三作目となる本作で完結となるそうですが、へ? あ、そうなの? という終わり方。まあこの世界観からすれば、こんな風にふわっとゆらっと目眩を起こしたようなまま終わるのは自然なのかもしれません。
短編集のようなものなので、いろんな話があります。すっきりしない不気味な話から、ふざけているのかな?と思うような話まで。どれも夢に見るような話でおもしろいです。
主人公から見ると登場人物がみな少し妙な感じなんですけど、特に若い看護師の咲谷由伊は気になります。
『眼球綺譚』などちょくちょく出てくる名前です。『Another』でもフルネームではないけど咲谷という名称は出てきたはずです。ただ、名前が同じなだけで、各作品でリンクしている人物というわけではないです。まったくの別人。短編集の『眼球綺譚』に出てくる咲谷由伊はすべて別人でしたしね。
そうなると、なにかの象徴とか概念のようなものの総称なのかなとも思います。それがなにかはわからないし、そういう解釈で合っているとも限らないのですが。
この人物について、少しばかり解き明かされる点は完結編ぽくはありました。いや、解き明かされはしないな。ヒントの提示といったところでしょうか。私には、それさえでもよくわかりませんでしたが。でもこの小説はそんな読み方でいいような気もします。理解するものじゃないっていうか。

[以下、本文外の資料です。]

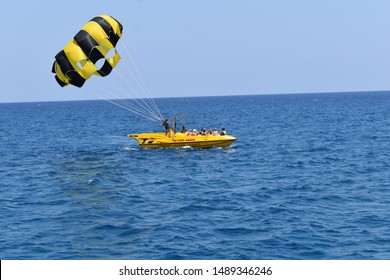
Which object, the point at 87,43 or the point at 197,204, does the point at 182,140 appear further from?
the point at 197,204

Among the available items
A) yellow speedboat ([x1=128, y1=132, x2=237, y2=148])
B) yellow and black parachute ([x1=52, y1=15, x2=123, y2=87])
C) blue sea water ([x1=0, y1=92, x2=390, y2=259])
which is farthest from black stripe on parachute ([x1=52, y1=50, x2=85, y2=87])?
yellow speedboat ([x1=128, y1=132, x2=237, y2=148])

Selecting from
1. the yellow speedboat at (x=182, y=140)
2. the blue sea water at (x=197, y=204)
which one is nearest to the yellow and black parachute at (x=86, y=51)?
the blue sea water at (x=197, y=204)

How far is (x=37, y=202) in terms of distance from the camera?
87.0ft

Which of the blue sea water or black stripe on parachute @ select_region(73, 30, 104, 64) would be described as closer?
the blue sea water

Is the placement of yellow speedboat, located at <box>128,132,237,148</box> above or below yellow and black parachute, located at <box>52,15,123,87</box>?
below

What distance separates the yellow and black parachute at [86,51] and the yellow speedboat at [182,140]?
387 inches

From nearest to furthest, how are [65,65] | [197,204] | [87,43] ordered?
[197,204] → [87,43] → [65,65]

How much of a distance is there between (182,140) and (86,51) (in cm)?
1290

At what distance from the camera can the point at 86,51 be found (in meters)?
33.6

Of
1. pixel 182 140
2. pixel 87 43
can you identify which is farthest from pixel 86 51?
pixel 182 140

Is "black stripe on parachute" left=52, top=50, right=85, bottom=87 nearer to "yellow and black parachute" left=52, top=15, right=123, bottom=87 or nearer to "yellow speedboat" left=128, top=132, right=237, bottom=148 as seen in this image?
"yellow and black parachute" left=52, top=15, right=123, bottom=87

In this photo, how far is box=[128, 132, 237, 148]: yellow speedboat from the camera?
141 ft

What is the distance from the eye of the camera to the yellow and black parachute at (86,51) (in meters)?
33.6

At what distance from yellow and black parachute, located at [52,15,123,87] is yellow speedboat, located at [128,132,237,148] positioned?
32.2 feet
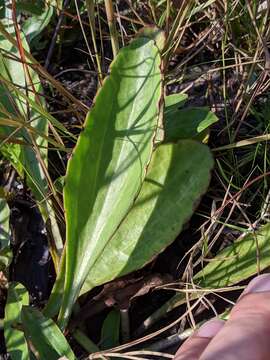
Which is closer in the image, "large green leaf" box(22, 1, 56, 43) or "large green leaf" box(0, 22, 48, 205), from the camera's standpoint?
"large green leaf" box(0, 22, 48, 205)

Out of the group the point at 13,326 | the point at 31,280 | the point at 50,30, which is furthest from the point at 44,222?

そうそう、リンクという点でいうならば、作中に小野不由美さんの『鬼談百景』との接点が(バラしたところで読むのに影響はないと思いますが、一応、どのシーンだかは伏せておきます)。リンクというのとは違うんですけど、あれ?どこかで見たな……と思ったら、あとがきで言及されていました。どうりで見覚えがあったはずです。
余談ですが、綾辻行人さんのこういうところがすごく好きでして。ツイッターで奥様のことを呟かれることがあって、それを見るとなんとも言えない好感を持ってしまうんですよねぇ。どこがどう響くのか自分でもよくわからないのですが。……すみません、小説の話からだいぶ外れました……。
夢の世界のような、パラレルワールドのような、不思議で、少し不気味な深泥丘。シリーズが終わってしまって残念ですが、あとがきによると「ありうべからざる京都」になんらかの形でいずれ再訪したいそうなので、楽しみに待ちたいと思います。